During the campaign, Trump was friends with its chairman and CEO, David Pecker. That was reflected in the nature of National Enquirer’s coverage, which was almost universally positive toward Trump and negative toward his rivals.

The U.S. Attorney’s Office in the Southern District of New York said it had reached a “non-prosecution agreement” with AMI, and that as part of it, “AMI admitted that it made the $150,000 payment in concert with a candidate’s presidential campaign, and in order to ensure that the woman did not publicize damaging allegations about the candidate before the 2016 presidential election. AMI further admitted that its principal purpose in making the payment was to suppress the woman’s story so as to prevent it from influencing the election.”

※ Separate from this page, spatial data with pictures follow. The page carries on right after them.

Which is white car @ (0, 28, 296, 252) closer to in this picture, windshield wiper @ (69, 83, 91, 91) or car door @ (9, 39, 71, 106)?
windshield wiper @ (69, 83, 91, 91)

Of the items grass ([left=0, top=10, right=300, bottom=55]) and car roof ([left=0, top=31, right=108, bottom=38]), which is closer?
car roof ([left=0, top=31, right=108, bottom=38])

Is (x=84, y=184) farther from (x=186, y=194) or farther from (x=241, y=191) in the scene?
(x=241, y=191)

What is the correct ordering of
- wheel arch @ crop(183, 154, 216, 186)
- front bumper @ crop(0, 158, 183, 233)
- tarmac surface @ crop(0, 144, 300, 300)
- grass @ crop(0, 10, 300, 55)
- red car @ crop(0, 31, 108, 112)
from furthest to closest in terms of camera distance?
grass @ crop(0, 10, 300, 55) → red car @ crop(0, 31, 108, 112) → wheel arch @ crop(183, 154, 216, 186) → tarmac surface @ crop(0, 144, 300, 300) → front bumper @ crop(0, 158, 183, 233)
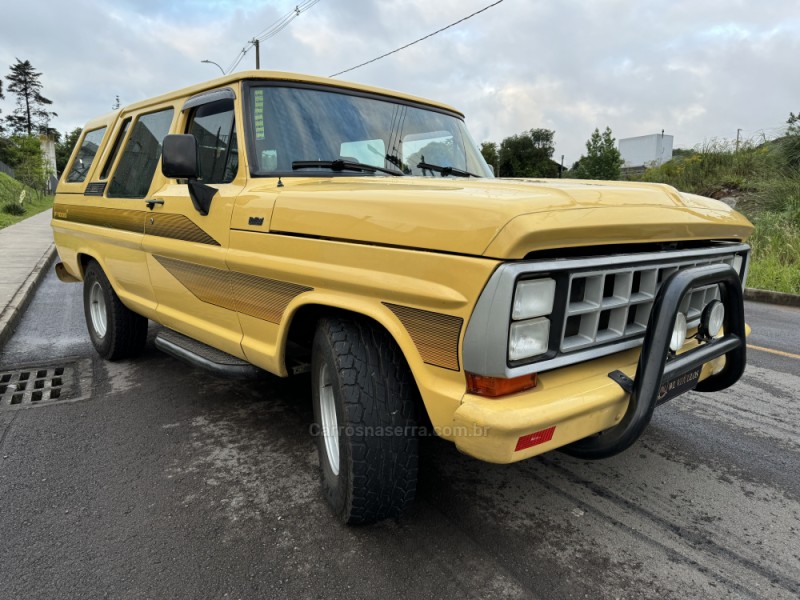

AMI faced legal liability, as corporations are prohibited from coordinating political expenditures with candidates and campaigns. Prosecutors said that AMI has cooperated with the U.S. Attorney and the FBI and has agreed to continue to do so.

The non-prosecution agreement with AMI laid out how AMI offered to tip Trump’s campaign off to potential damaging stories.

In an August, 2015 meeting, Pecker met with Cohen and “at least one other member of the campaign” and “offered to help deal with negative stories about the presidential candidate’s relationships with women by, among other things, assisting the campaign in identifying such stories so they could be purchased and their publication avoided,” according to a “statement of admitted facts” attached to the non-prosecution agreement. The Wall Street Journal reported in November that Trump was present at such a meeting.

Cohen offered to reimburse the publisher for the payment, with a plan to transfer McDougal’s rights to a shell company but Pecker called off.

Part of the deal with McDougal was for her to also write for AMI to publish some of her articles, which they did in OK! Magazine and Star, and she also was featured on the cover of Muscle & Fitness Her’s and in Radar Online. “The publication of these articles was intended, at least in part, to keep the model from commenting publicly about her story and her agreement with AMI,” according to the statement of admitted facts.

According to the Wall Street Journal, AMI declined to buy the story of Stormy Daniels, the adult film star who also claimed to have sexual relations with Trump. Instead, Cohen negotiated directly with her attorneys to arrange for payments.